> **Consegna**
Riporta parola per parola il passo del brano su Stranger Things 4 compreso tra "Qualche anno fa" e "necessariamente per tutti.".

> **Brano di partenza**
◇ ◇ ◇ ◇

Qualche anno fa la buona Mara Maionchi se ne uscì con una frase che mi è rimasta impressa: “Mi hai dato fastidio e quando si prova fastidio è perché si è di fronte a qualcosa di eccezionale“, credo che siamo nella stessa situazione. Episodio dopo episodio, questa quarta stagione è riuscita a stupire tutti nei modi più disparati e inimmaginabili. Non sono perché il prodotto è sembrato consapevole della gigantesca lore al suo interno o delle tantissime domande che i fan avevano in testa ormai da tre anni, ma perché Stranger Things 4 punta a essere interessante per il suo pubblico, non necessariamente per tutti.

Lo rende chiaro nel primissimo episodio

Stranger Things

La prima uccisione di Vecna, arrivata in coda al pilot della stagione, è una scena incredibilmente cruda e violenta. Tant’è che anche io, fan del prodotto e facilmente suscettibile a certe immagini, ho distolto lo sguardo da tutto. Non è un finale di puntata che vuole attrarre lo spettatore casuale, non è una scena che le nuove generazioni necessariamente apprezzeranno; è un messaggio diretto a chi ha seguito le prime tre stagioni da parte degli sceneggiatori stessi: “Siamo dentro tinte horror, siate consapevoli di ciò“.

◇ ◇ ◇ ◇

> **Elenco dei dati**
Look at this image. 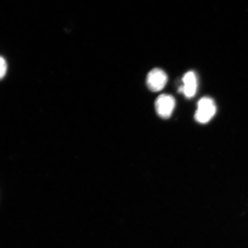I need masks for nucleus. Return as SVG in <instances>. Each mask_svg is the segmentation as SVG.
Instances as JSON below:
<instances>
[{"instance_id":"nucleus-1","label":"nucleus","mask_w":248,"mask_h":248,"mask_svg":"<svg viewBox=\"0 0 248 248\" xmlns=\"http://www.w3.org/2000/svg\"><path fill=\"white\" fill-rule=\"evenodd\" d=\"M216 110V105L212 98L208 97L202 98L198 101L195 119L201 124L207 123L215 116Z\"/></svg>"},{"instance_id":"nucleus-2","label":"nucleus","mask_w":248,"mask_h":248,"mask_svg":"<svg viewBox=\"0 0 248 248\" xmlns=\"http://www.w3.org/2000/svg\"><path fill=\"white\" fill-rule=\"evenodd\" d=\"M168 81V77L162 69L155 68L148 73L147 77V85L153 92L162 91Z\"/></svg>"},{"instance_id":"nucleus-3","label":"nucleus","mask_w":248,"mask_h":248,"mask_svg":"<svg viewBox=\"0 0 248 248\" xmlns=\"http://www.w3.org/2000/svg\"><path fill=\"white\" fill-rule=\"evenodd\" d=\"M155 105L158 115L164 119H169L174 110L175 100L172 95L163 94L157 98Z\"/></svg>"},{"instance_id":"nucleus-4","label":"nucleus","mask_w":248,"mask_h":248,"mask_svg":"<svg viewBox=\"0 0 248 248\" xmlns=\"http://www.w3.org/2000/svg\"><path fill=\"white\" fill-rule=\"evenodd\" d=\"M184 84L179 88V92L184 93L186 97L191 98L196 94L198 87L197 78L193 71H189L182 78Z\"/></svg>"},{"instance_id":"nucleus-5","label":"nucleus","mask_w":248,"mask_h":248,"mask_svg":"<svg viewBox=\"0 0 248 248\" xmlns=\"http://www.w3.org/2000/svg\"><path fill=\"white\" fill-rule=\"evenodd\" d=\"M6 71H7V64L4 59L0 57V79L5 76Z\"/></svg>"}]
</instances>
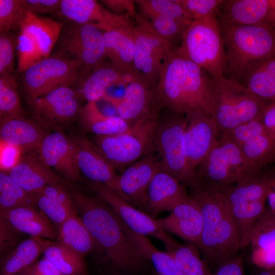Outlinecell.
I'll return each mask as SVG.
<instances>
[{"label": "cell", "instance_id": "cell-28", "mask_svg": "<svg viewBox=\"0 0 275 275\" xmlns=\"http://www.w3.org/2000/svg\"><path fill=\"white\" fill-rule=\"evenodd\" d=\"M269 5V0H224L217 19L219 22L230 24H264Z\"/></svg>", "mask_w": 275, "mask_h": 275}, {"label": "cell", "instance_id": "cell-62", "mask_svg": "<svg viewBox=\"0 0 275 275\" xmlns=\"http://www.w3.org/2000/svg\"><path fill=\"white\" fill-rule=\"evenodd\" d=\"M17 275H25L23 273H21L20 274H17Z\"/></svg>", "mask_w": 275, "mask_h": 275}, {"label": "cell", "instance_id": "cell-57", "mask_svg": "<svg viewBox=\"0 0 275 275\" xmlns=\"http://www.w3.org/2000/svg\"><path fill=\"white\" fill-rule=\"evenodd\" d=\"M265 24L275 31V0H269V9Z\"/></svg>", "mask_w": 275, "mask_h": 275}, {"label": "cell", "instance_id": "cell-56", "mask_svg": "<svg viewBox=\"0 0 275 275\" xmlns=\"http://www.w3.org/2000/svg\"><path fill=\"white\" fill-rule=\"evenodd\" d=\"M22 273L25 275H63L51 262L44 257Z\"/></svg>", "mask_w": 275, "mask_h": 275}, {"label": "cell", "instance_id": "cell-5", "mask_svg": "<svg viewBox=\"0 0 275 275\" xmlns=\"http://www.w3.org/2000/svg\"><path fill=\"white\" fill-rule=\"evenodd\" d=\"M175 52L201 67L213 80L225 77V52L216 17L194 20L184 32Z\"/></svg>", "mask_w": 275, "mask_h": 275}, {"label": "cell", "instance_id": "cell-9", "mask_svg": "<svg viewBox=\"0 0 275 275\" xmlns=\"http://www.w3.org/2000/svg\"><path fill=\"white\" fill-rule=\"evenodd\" d=\"M159 117L139 122L120 134L95 135L93 143L115 170L122 173L141 157L155 151L154 133Z\"/></svg>", "mask_w": 275, "mask_h": 275}, {"label": "cell", "instance_id": "cell-33", "mask_svg": "<svg viewBox=\"0 0 275 275\" xmlns=\"http://www.w3.org/2000/svg\"><path fill=\"white\" fill-rule=\"evenodd\" d=\"M58 241L84 257L93 251L98 252L96 242L77 210L58 226Z\"/></svg>", "mask_w": 275, "mask_h": 275}, {"label": "cell", "instance_id": "cell-42", "mask_svg": "<svg viewBox=\"0 0 275 275\" xmlns=\"http://www.w3.org/2000/svg\"><path fill=\"white\" fill-rule=\"evenodd\" d=\"M15 74L0 75V116L24 117L25 112L20 101Z\"/></svg>", "mask_w": 275, "mask_h": 275}, {"label": "cell", "instance_id": "cell-32", "mask_svg": "<svg viewBox=\"0 0 275 275\" xmlns=\"http://www.w3.org/2000/svg\"><path fill=\"white\" fill-rule=\"evenodd\" d=\"M274 177L272 174L261 175L260 173L224 189L227 204H252L266 201L270 182Z\"/></svg>", "mask_w": 275, "mask_h": 275}, {"label": "cell", "instance_id": "cell-2", "mask_svg": "<svg viewBox=\"0 0 275 275\" xmlns=\"http://www.w3.org/2000/svg\"><path fill=\"white\" fill-rule=\"evenodd\" d=\"M156 89L163 108L186 115L203 111L212 116L213 80L201 67L173 51L164 61Z\"/></svg>", "mask_w": 275, "mask_h": 275}, {"label": "cell", "instance_id": "cell-43", "mask_svg": "<svg viewBox=\"0 0 275 275\" xmlns=\"http://www.w3.org/2000/svg\"><path fill=\"white\" fill-rule=\"evenodd\" d=\"M135 3L146 18L165 16L190 23L194 20L177 0H139Z\"/></svg>", "mask_w": 275, "mask_h": 275}, {"label": "cell", "instance_id": "cell-1", "mask_svg": "<svg viewBox=\"0 0 275 275\" xmlns=\"http://www.w3.org/2000/svg\"><path fill=\"white\" fill-rule=\"evenodd\" d=\"M78 214L96 242L98 252L114 268L135 271L147 260L125 232L112 208L97 196L87 195L66 181Z\"/></svg>", "mask_w": 275, "mask_h": 275}, {"label": "cell", "instance_id": "cell-24", "mask_svg": "<svg viewBox=\"0 0 275 275\" xmlns=\"http://www.w3.org/2000/svg\"><path fill=\"white\" fill-rule=\"evenodd\" d=\"M7 173L24 189L36 194L47 185L64 182L38 154L33 153L22 155L18 163Z\"/></svg>", "mask_w": 275, "mask_h": 275}, {"label": "cell", "instance_id": "cell-44", "mask_svg": "<svg viewBox=\"0 0 275 275\" xmlns=\"http://www.w3.org/2000/svg\"><path fill=\"white\" fill-rule=\"evenodd\" d=\"M26 11L22 0H0V33L19 30Z\"/></svg>", "mask_w": 275, "mask_h": 275}, {"label": "cell", "instance_id": "cell-54", "mask_svg": "<svg viewBox=\"0 0 275 275\" xmlns=\"http://www.w3.org/2000/svg\"><path fill=\"white\" fill-rule=\"evenodd\" d=\"M211 275H244L242 258L236 255L221 263Z\"/></svg>", "mask_w": 275, "mask_h": 275}, {"label": "cell", "instance_id": "cell-46", "mask_svg": "<svg viewBox=\"0 0 275 275\" xmlns=\"http://www.w3.org/2000/svg\"><path fill=\"white\" fill-rule=\"evenodd\" d=\"M177 1L194 20L216 17L219 8L224 1V0Z\"/></svg>", "mask_w": 275, "mask_h": 275}, {"label": "cell", "instance_id": "cell-25", "mask_svg": "<svg viewBox=\"0 0 275 275\" xmlns=\"http://www.w3.org/2000/svg\"><path fill=\"white\" fill-rule=\"evenodd\" d=\"M252 263L260 269L275 266V214L265 208L249 237Z\"/></svg>", "mask_w": 275, "mask_h": 275}, {"label": "cell", "instance_id": "cell-52", "mask_svg": "<svg viewBox=\"0 0 275 275\" xmlns=\"http://www.w3.org/2000/svg\"><path fill=\"white\" fill-rule=\"evenodd\" d=\"M22 152L19 148L0 141L1 171L9 172L18 163Z\"/></svg>", "mask_w": 275, "mask_h": 275}, {"label": "cell", "instance_id": "cell-20", "mask_svg": "<svg viewBox=\"0 0 275 275\" xmlns=\"http://www.w3.org/2000/svg\"><path fill=\"white\" fill-rule=\"evenodd\" d=\"M37 151L43 161L66 181L74 183L84 180L77 166L72 140L63 133L55 131L47 133Z\"/></svg>", "mask_w": 275, "mask_h": 275}, {"label": "cell", "instance_id": "cell-17", "mask_svg": "<svg viewBox=\"0 0 275 275\" xmlns=\"http://www.w3.org/2000/svg\"><path fill=\"white\" fill-rule=\"evenodd\" d=\"M29 103L38 124L44 126L70 121L81 109L78 92L69 87L55 89Z\"/></svg>", "mask_w": 275, "mask_h": 275}, {"label": "cell", "instance_id": "cell-37", "mask_svg": "<svg viewBox=\"0 0 275 275\" xmlns=\"http://www.w3.org/2000/svg\"><path fill=\"white\" fill-rule=\"evenodd\" d=\"M244 79L243 85L254 96L266 102L275 100V56L260 63Z\"/></svg>", "mask_w": 275, "mask_h": 275}, {"label": "cell", "instance_id": "cell-30", "mask_svg": "<svg viewBox=\"0 0 275 275\" xmlns=\"http://www.w3.org/2000/svg\"><path fill=\"white\" fill-rule=\"evenodd\" d=\"M134 76L122 72L110 62L93 69L80 84V95L87 102L97 101L114 86H126Z\"/></svg>", "mask_w": 275, "mask_h": 275}, {"label": "cell", "instance_id": "cell-49", "mask_svg": "<svg viewBox=\"0 0 275 275\" xmlns=\"http://www.w3.org/2000/svg\"><path fill=\"white\" fill-rule=\"evenodd\" d=\"M22 233L14 227L7 220L0 217V252L1 257L7 256L20 243L19 240Z\"/></svg>", "mask_w": 275, "mask_h": 275}, {"label": "cell", "instance_id": "cell-18", "mask_svg": "<svg viewBox=\"0 0 275 275\" xmlns=\"http://www.w3.org/2000/svg\"><path fill=\"white\" fill-rule=\"evenodd\" d=\"M159 170V158L153 153L126 168L118 178V187L124 199L144 211L147 203L148 187Z\"/></svg>", "mask_w": 275, "mask_h": 275}, {"label": "cell", "instance_id": "cell-39", "mask_svg": "<svg viewBox=\"0 0 275 275\" xmlns=\"http://www.w3.org/2000/svg\"><path fill=\"white\" fill-rule=\"evenodd\" d=\"M37 194L27 191L6 172H0V211L21 207H36Z\"/></svg>", "mask_w": 275, "mask_h": 275}, {"label": "cell", "instance_id": "cell-35", "mask_svg": "<svg viewBox=\"0 0 275 275\" xmlns=\"http://www.w3.org/2000/svg\"><path fill=\"white\" fill-rule=\"evenodd\" d=\"M120 219L127 235L158 275H184L170 253L158 250L147 236L131 231Z\"/></svg>", "mask_w": 275, "mask_h": 275}, {"label": "cell", "instance_id": "cell-12", "mask_svg": "<svg viewBox=\"0 0 275 275\" xmlns=\"http://www.w3.org/2000/svg\"><path fill=\"white\" fill-rule=\"evenodd\" d=\"M56 55L80 63L90 72L106 58L103 32L93 24L63 23Z\"/></svg>", "mask_w": 275, "mask_h": 275}, {"label": "cell", "instance_id": "cell-48", "mask_svg": "<svg viewBox=\"0 0 275 275\" xmlns=\"http://www.w3.org/2000/svg\"><path fill=\"white\" fill-rule=\"evenodd\" d=\"M37 206L50 221L59 226L76 209L62 205L44 196L37 194Z\"/></svg>", "mask_w": 275, "mask_h": 275}, {"label": "cell", "instance_id": "cell-50", "mask_svg": "<svg viewBox=\"0 0 275 275\" xmlns=\"http://www.w3.org/2000/svg\"><path fill=\"white\" fill-rule=\"evenodd\" d=\"M37 194L44 196L68 207L76 209L71 194L65 182L47 185Z\"/></svg>", "mask_w": 275, "mask_h": 275}, {"label": "cell", "instance_id": "cell-40", "mask_svg": "<svg viewBox=\"0 0 275 275\" xmlns=\"http://www.w3.org/2000/svg\"><path fill=\"white\" fill-rule=\"evenodd\" d=\"M17 38L16 75L43 60L37 39L28 27L21 23Z\"/></svg>", "mask_w": 275, "mask_h": 275}, {"label": "cell", "instance_id": "cell-60", "mask_svg": "<svg viewBox=\"0 0 275 275\" xmlns=\"http://www.w3.org/2000/svg\"><path fill=\"white\" fill-rule=\"evenodd\" d=\"M269 189L275 191V177L271 180Z\"/></svg>", "mask_w": 275, "mask_h": 275}, {"label": "cell", "instance_id": "cell-21", "mask_svg": "<svg viewBox=\"0 0 275 275\" xmlns=\"http://www.w3.org/2000/svg\"><path fill=\"white\" fill-rule=\"evenodd\" d=\"M60 16L76 23L93 24L103 32L132 22L130 17L114 14L94 0H62Z\"/></svg>", "mask_w": 275, "mask_h": 275}, {"label": "cell", "instance_id": "cell-22", "mask_svg": "<svg viewBox=\"0 0 275 275\" xmlns=\"http://www.w3.org/2000/svg\"><path fill=\"white\" fill-rule=\"evenodd\" d=\"M156 222L166 232L197 245L199 243L203 228V217L200 206L192 196L177 205L169 215L156 219Z\"/></svg>", "mask_w": 275, "mask_h": 275}, {"label": "cell", "instance_id": "cell-51", "mask_svg": "<svg viewBox=\"0 0 275 275\" xmlns=\"http://www.w3.org/2000/svg\"><path fill=\"white\" fill-rule=\"evenodd\" d=\"M62 0H22L26 11L35 15L51 14L60 16Z\"/></svg>", "mask_w": 275, "mask_h": 275}, {"label": "cell", "instance_id": "cell-19", "mask_svg": "<svg viewBox=\"0 0 275 275\" xmlns=\"http://www.w3.org/2000/svg\"><path fill=\"white\" fill-rule=\"evenodd\" d=\"M72 140L77 166L80 173L88 180L106 186L124 199L118 185L119 175L93 142L84 136Z\"/></svg>", "mask_w": 275, "mask_h": 275}, {"label": "cell", "instance_id": "cell-11", "mask_svg": "<svg viewBox=\"0 0 275 275\" xmlns=\"http://www.w3.org/2000/svg\"><path fill=\"white\" fill-rule=\"evenodd\" d=\"M135 16L132 29L135 46L134 75L156 86L164 61L175 50L173 42L158 35L142 15Z\"/></svg>", "mask_w": 275, "mask_h": 275}, {"label": "cell", "instance_id": "cell-6", "mask_svg": "<svg viewBox=\"0 0 275 275\" xmlns=\"http://www.w3.org/2000/svg\"><path fill=\"white\" fill-rule=\"evenodd\" d=\"M257 174L236 144L226 134L219 133L197 170L196 189L201 187L226 189Z\"/></svg>", "mask_w": 275, "mask_h": 275}, {"label": "cell", "instance_id": "cell-10", "mask_svg": "<svg viewBox=\"0 0 275 275\" xmlns=\"http://www.w3.org/2000/svg\"><path fill=\"white\" fill-rule=\"evenodd\" d=\"M89 73L78 62L56 54L26 69L22 82L30 102L55 89L80 85Z\"/></svg>", "mask_w": 275, "mask_h": 275}, {"label": "cell", "instance_id": "cell-16", "mask_svg": "<svg viewBox=\"0 0 275 275\" xmlns=\"http://www.w3.org/2000/svg\"><path fill=\"white\" fill-rule=\"evenodd\" d=\"M224 133L236 144L256 173L275 159V141L266 133L259 117Z\"/></svg>", "mask_w": 275, "mask_h": 275}, {"label": "cell", "instance_id": "cell-59", "mask_svg": "<svg viewBox=\"0 0 275 275\" xmlns=\"http://www.w3.org/2000/svg\"><path fill=\"white\" fill-rule=\"evenodd\" d=\"M254 275H275V266L268 269H260Z\"/></svg>", "mask_w": 275, "mask_h": 275}, {"label": "cell", "instance_id": "cell-7", "mask_svg": "<svg viewBox=\"0 0 275 275\" xmlns=\"http://www.w3.org/2000/svg\"><path fill=\"white\" fill-rule=\"evenodd\" d=\"M213 92L212 117L219 133L228 132L259 118L268 103L254 96L238 80L226 77L213 80Z\"/></svg>", "mask_w": 275, "mask_h": 275}, {"label": "cell", "instance_id": "cell-61", "mask_svg": "<svg viewBox=\"0 0 275 275\" xmlns=\"http://www.w3.org/2000/svg\"><path fill=\"white\" fill-rule=\"evenodd\" d=\"M113 275H126V274H122V273H118L114 274Z\"/></svg>", "mask_w": 275, "mask_h": 275}, {"label": "cell", "instance_id": "cell-8", "mask_svg": "<svg viewBox=\"0 0 275 275\" xmlns=\"http://www.w3.org/2000/svg\"><path fill=\"white\" fill-rule=\"evenodd\" d=\"M187 123L186 116L181 114L170 111L163 117L160 115L155 130L154 145L159 157L160 170L172 175L193 190L197 183L187 166L184 143Z\"/></svg>", "mask_w": 275, "mask_h": 275}, {"label": "cell", "instance_id": "cell-58", "mask_svg": "<svg viewBox=\"0 0 275 275\" xmlns=\"http://www.w3.org/2000/svg\"><path fill=\"white\" fill-rule=\"evenodd\" d=\"M269 209L275 214V191L268 189L267 196Z\"/></svg>", "mask_w": 275, "mask_h": 275}, {"label": "cell", "instance_id": "cell-38", "mask_svg": "<svg viewBox=\"0 0 275 275\" xmlns=\"http://www.w3.org/2000/svg\"><path fill=\"white\" fill-rule=\"evenodd\" d=\"M43 257L63 275H88L84 257L59 241H52L44 250Z\"/></svg>", "mask_w": 275, "mask_h": 275}, {"label": "cell", "instance_id": "cell-41", "mask_svg": "<svg viewBox=\"0 0 275 275\" xmlns=\"http://www.w3.org/2000/svg\"><path fill=\"white\" fill-rule=\"evenodd\" d=\"M194 243L179 244L169 252L184 275H211L206 262L201 258Z\"/></svg>", "mask_w": 275, "mask_h": 275}, {"label": "cell", "instance_id": "cell-3", "mask_svg": "<svg viewBox=\"0 0 275 275\" xmlns=\"http://www.w3.org/2000/svg\"><path fill=\"white\" fill-rule=\"evenodd\" d=\"M193 191L203 217L202 231L197 246L206 261L218 265L236 255L241 249L237 226L224 190L201 187Z\"/></svg>", "mask_w": 275, "mask_h": 275}, {"label": "cell", "instance_id": "cell-36", "mask_svg": "<svg viewBox=\"0 0 275 275\" xmlns=\"http://www.w3.org/2000/svg\"><path fill=\"white\" fill-rule=\"evenodd\" d=\"M21 23L25 24L36 37L43 59L49 57L59 40L64 22L26 11Z\"/></svg>", "mask_w": 275, "mask_h": 275}, {"label": "cell", "instance_id": "cell-26", "mask_svg": "<svg viewBox=\"0 0 275 275\" xmlns=\"http://www.w3.org/2000/svg\"><path fill=\"white\" fill-rule=\"evenodd\" d=\"M133 23L103 32L106 57L110 63L123 73L134 76L133 61L135 46Z\"/></svg>", "mask_w": 275, "mask_h": 275}, {"label": "cell", "instance_id": "cell-55", "mask_svg": "<svg viewBox=\"0 0 275 275\" xmlns=\"http://www.w3.org/2000/svg\"><path fill=\"white\" fill-rule=\"evenodd\" d=\"M259 119L266 133L275 141V100L265 106Z\"/></svg>", "mask_w": 275, "mask_h": 275}, {"label": "cell", "instance_id": "cell-31", "mask_svg": "<svg viewBox=\"0 0 275 275\" xmlns=\"http://www.w3.org/2000/svg\"><path fill=\"white\" fill-rule=\"evenodd\" d=\"M42 238L30 237L22 241L1 262V275H17L33 266L51 243Z\"/></svg>", "mask_w": 275, "mask_h": 275}, {"label": "cell", "instance_id": "cell-47", "mask_svg": "<svg viewBox=\"0 0 275 275\" xmlns=\"http://www.w3.org/2000/svg\"><path fill=\"white\" fill-rule=\"evenodd\" d=\"M17 38V36L10 32L0 33V75L15 74Z\"/></svg>", "mask_w": 275, "mask_h": 275}, {"label": "cell", "instance_id": "cell-4", "mask_svg": "<svg viewBox=\"0 0 275 275\" xmlns=\"http://www.w3.org/2000/svg\"><path fill=\"white\" fill-rule=\"evenodd\" d=\"M219 23L225 52V73H228L230 78L244 79L260 63L275 56V31L266 24Z\"/></svg>", "mask_w": 275, "mask_h": 275}, {"label": "cell", "instance_id": "cell-29", "mask_svg": "<svg viewBox=\"0 0 275 275\" xmlns=\"http://www.w3.org/2000/svg\"><path fill=\"white\" fill-rule=\"evenodd\" d=\"M0 217L9 222L14 227L30 237L58 239L56 230L50 220L33 207H21L0 211Z\"/></svg>", "mask_w": 275, "mask_h": 275}, {"label": "cell", "instance_id": "cell-14", "mask_svg": "<svg viewBox=\"0 0 275 275\" xmlns=\"http://www.w3.org/2000/svg\"><path fill=\"white\" fill-rule=\"evenodd\" d=\"M185 116L187 123L184 143L187 166L198 184L197 170L216 142L219 131L213 117L203 111Z\"/></svg>", "mask_w": 275, "mask_h": 275}, {"label": "cell", "instance_id": "cell-13", "mask_svg": "<svg viewBox=\"0 0 275 275\" xmlns=\"http://www.w3.org/2000/svg\"><path fill=\"white\" fill-rule=\"evenodd\" d=\"M99 198L107 204L125 225L134 232L155 237L162 242L169 252L179 243L158 225L156 219L136 208L116 193L99 183L84 180Z\"/></svg>", "mask_w": 275, "mask_h": 275}, {"label": "cell", "instance_id": "cell-45", "mask_svg": "<svg viewBox=\"0 0 275 275\" xmlns=\"http://www.w3.org/2000/svg\"><path fill=\"white\" fill-rule=\"evenodd\" d=\"M150 24L160 36L172 42L177 38H182L184 32L191 23L165 16L149 18Z\"/></svg>", "mask_w": 275, "mask_h": 275}, {"label": "cell", "instance_id": "cell-27", "mask_svg": "<svg viewBox=\"0 0 275 275\" xmlns=\"http://www.w3.org/2000/svg\"><path fill=\"white\" fill-rule=\"evenodd\" d=\"M46 134L38 123L25 117L1 119L0 141L16 146L23 152L37 150Z\"/></svg>", "mask_w": 275, "mask_h": 275}, {"label": "cell", "instance_id": "cell-15", "mask_svg": "<svg viewBox=\"0 0 275 275\" xmlns=\"http://www.w3.org/2000/svg\"><path fill=\"white\" fill-rule=\"evenodd\" d=\"M116 108L118 116L132 126L143 120L159 117L163 108L156 86L134 77L126 86Z\"/></svg>", "mask_w": 275, "mask_h": 275}, {"label": "cell", "instance_id": "cell-34", "mask_svg": "<svg viewBox=\"0 0 275 275\" xmlns=\"http://www.w3.org/2000/svg\"><path fill=\"white\" fill-rule=\"evenodd\" d=\"M80 121L85 130L97 135L120 134L131 126L119 116L104 115L98 108L96 101L88 102L81 108Z\"/></svg>", "mask_w": 275, "mask_h": 275}, {"label": "cell", "instance_id": "cell-53", "mask_svg": "<svg viewBox=\"0 0 275 275\" xmlns=\"http://www.w3.org/2000/svg\"><path fill=\"white\" fill-rule=\"evenodd\" d=\"M112 13L132 17L135 14V1L132 0H102L99 1Z\"/></svg>", "mask_w": 275, "mask_h": 275}, {"label": "cell", "instance_id": "cell-23", "mask_svg": "<svg viewBox=\"0 0 275 275\" xmlns=\"http://www.w3.org/2000/svg\"><path fill=\"white\" fill-rule=\"evenodd\" d=\"M185 187L174 176L159 170L148 187L147 203L144 212L154 218L163 211L171 212L188 197Z\"/></svg>", "mask_w": 275, "mask_h": 275}]
</instances>
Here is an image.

◇ ◇ ◇ ◇

> **Svolgimento**
Qualche anno fa la buona Mara Maionchi se ne uscì con una frase che mi è rimasta impressa: “Mi hai dato fastidio e quando si prova fastidio è perché si è di fronte a qualcosa di eccezionale“, credo che siamo nella stessa situazione. Episodio dopo episodio, questa quarta stagione è riuscita a stupire tutti nei modi più disparati e inimmaginabili. Non sono perché il prodotto è sembrato consapevole della gigantesca lore al suo interno o delle tantissime domande che i fan avevano in testa ormai da tre anni, ma perché Stranger Things 4 punta a essere interessante per il suo pubblico, non necessariamente per tutti.